▶ SELECTED EXTRACT:
---------------

Another example is micro inequities which are “apparently small events, often short lived and hard-to-prove. They’re covert, often unintentional, frequently unrecognized by the perpetrator, and occur where people are perceived to be ‘different.’”
They can block behaviours, de-value, discourage and impair contributions. These small things can have a big impact.
WHAT YOU CAN DO
Awareness of unconscious bias is not enough.
Companies need to drive inclusive actions, acknowledge that hidden biases exist, and create an openness and willingness to discuss these without people feeling judged and ostracised.
Engage everyone in the focus on bias, look where that bias can occur and work on preventing it. Encourage a positive working environment, where employees feel pride in supporting others, and are rewarded for demonstrating a will to overcome such biases. Set goals and measurements to stay on track.

---------------

▶ JOBS:
**1)** Using the passage above on workplace bias, state whether each statement agrees with it, answering yes or no and quoting the words that decide it: (a) The passage holds that awareness of unconscious bias is sufficient by itself. (b) Micro inequities are described as frequently going unrecognized by the perpetrator. (c) The passage recommends setting goals and measurements.
**2)** Write a continuation of the passage above on workplace bias, starting after its final sentence.

---------------

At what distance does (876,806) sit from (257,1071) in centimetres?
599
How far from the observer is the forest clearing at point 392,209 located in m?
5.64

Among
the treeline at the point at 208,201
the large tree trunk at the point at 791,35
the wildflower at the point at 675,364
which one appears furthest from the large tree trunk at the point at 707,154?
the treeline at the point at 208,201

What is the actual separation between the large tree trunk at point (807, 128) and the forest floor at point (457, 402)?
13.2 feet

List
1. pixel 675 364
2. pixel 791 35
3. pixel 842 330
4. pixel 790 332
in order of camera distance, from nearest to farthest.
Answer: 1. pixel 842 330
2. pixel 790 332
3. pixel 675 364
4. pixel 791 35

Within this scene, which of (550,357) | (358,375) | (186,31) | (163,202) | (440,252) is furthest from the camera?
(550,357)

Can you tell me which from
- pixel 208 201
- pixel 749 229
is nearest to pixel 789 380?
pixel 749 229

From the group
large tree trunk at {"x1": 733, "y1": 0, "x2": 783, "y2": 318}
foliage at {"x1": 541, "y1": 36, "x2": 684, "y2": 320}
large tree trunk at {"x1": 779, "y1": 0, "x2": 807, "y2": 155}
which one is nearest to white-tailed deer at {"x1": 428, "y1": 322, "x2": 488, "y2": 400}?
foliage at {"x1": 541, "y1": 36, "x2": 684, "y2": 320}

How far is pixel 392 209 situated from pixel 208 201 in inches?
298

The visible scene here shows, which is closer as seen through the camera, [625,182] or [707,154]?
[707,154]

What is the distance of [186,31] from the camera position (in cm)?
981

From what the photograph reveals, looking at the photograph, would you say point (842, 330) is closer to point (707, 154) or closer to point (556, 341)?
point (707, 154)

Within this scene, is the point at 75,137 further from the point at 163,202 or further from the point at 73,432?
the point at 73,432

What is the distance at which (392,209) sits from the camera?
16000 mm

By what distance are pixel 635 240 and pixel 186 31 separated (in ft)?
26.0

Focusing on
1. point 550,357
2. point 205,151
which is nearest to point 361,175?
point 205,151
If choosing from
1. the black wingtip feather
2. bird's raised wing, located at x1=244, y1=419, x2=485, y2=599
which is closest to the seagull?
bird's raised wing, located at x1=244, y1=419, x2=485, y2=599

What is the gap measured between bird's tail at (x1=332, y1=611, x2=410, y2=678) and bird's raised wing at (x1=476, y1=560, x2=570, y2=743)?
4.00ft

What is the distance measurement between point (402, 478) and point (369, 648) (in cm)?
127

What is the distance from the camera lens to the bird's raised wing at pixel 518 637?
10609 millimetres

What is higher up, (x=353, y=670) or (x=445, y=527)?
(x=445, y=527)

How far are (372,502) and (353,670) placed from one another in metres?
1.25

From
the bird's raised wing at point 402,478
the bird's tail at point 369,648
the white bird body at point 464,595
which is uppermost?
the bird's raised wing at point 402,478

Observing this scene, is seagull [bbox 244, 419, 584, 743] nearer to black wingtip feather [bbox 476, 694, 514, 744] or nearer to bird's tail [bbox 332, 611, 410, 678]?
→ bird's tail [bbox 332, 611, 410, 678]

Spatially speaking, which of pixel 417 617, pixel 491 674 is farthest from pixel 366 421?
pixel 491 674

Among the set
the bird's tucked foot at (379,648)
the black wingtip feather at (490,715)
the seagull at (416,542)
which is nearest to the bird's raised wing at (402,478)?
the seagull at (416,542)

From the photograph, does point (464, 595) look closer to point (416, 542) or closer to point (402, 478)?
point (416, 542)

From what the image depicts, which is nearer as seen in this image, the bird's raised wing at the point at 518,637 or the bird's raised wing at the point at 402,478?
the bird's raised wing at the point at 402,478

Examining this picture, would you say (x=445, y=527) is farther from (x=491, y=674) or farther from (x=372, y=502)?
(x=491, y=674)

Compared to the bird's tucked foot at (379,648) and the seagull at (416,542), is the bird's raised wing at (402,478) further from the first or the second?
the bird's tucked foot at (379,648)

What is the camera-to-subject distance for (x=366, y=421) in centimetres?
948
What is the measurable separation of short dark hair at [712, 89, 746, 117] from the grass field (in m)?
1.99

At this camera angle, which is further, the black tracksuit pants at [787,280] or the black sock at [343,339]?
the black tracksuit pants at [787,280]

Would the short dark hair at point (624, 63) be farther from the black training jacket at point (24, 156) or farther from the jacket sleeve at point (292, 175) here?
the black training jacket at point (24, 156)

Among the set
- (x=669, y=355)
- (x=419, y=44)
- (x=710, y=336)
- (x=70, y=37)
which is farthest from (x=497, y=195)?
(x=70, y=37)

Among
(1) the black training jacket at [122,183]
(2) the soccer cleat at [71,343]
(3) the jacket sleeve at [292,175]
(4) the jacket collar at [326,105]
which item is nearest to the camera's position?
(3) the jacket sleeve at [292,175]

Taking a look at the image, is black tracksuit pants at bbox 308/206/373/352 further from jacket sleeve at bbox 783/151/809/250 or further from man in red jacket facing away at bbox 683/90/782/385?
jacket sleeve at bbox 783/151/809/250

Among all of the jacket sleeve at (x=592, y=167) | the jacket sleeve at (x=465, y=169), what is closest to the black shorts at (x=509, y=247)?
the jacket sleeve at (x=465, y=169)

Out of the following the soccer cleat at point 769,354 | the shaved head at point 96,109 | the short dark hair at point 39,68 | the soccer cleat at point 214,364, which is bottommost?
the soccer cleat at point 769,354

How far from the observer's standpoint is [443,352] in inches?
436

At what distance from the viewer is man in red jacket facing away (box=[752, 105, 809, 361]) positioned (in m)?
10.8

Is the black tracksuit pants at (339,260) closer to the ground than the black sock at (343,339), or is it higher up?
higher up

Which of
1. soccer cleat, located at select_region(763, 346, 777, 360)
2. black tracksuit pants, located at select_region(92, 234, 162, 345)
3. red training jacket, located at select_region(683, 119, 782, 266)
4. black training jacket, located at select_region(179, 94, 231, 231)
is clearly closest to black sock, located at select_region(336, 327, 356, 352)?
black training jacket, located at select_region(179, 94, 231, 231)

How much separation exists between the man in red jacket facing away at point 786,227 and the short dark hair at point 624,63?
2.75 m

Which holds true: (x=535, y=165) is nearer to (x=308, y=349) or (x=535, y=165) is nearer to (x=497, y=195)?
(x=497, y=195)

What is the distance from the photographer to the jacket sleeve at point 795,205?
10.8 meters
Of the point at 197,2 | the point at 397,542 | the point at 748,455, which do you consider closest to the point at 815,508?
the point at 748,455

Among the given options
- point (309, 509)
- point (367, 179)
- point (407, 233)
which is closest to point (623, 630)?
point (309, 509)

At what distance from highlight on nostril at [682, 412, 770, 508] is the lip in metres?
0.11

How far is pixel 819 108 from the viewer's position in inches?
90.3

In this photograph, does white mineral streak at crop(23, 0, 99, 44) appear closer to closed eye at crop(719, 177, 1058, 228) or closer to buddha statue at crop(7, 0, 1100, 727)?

---------------

▶ ANSWERS BY TASK:
**1)**
(a) No: "Awareness of unconscious bias is not enough."
(b) Yes: "frequently unrecognized by the perpetrator"
(c) Yes: "Set goals and measurements to stay on track."

**2)**
Get to know your colleagues: do people feel empowered to speak up, feel valued and embraced as a result of their diverse identities – if not, how can you modify your behaviour?
Slow down: Allow time for your conscious brain to engage. Delay key people decisions to a time when you are more able to give full consideration and take the time to challenge your own decisions.
Respectfully challenge others’ behaviour, calling out bias when you see it. Finally, be the change you want to see. Make yourself a role model for inclusive behaviours and, at a time when this particular phrase is often overused, make THIS the new normal.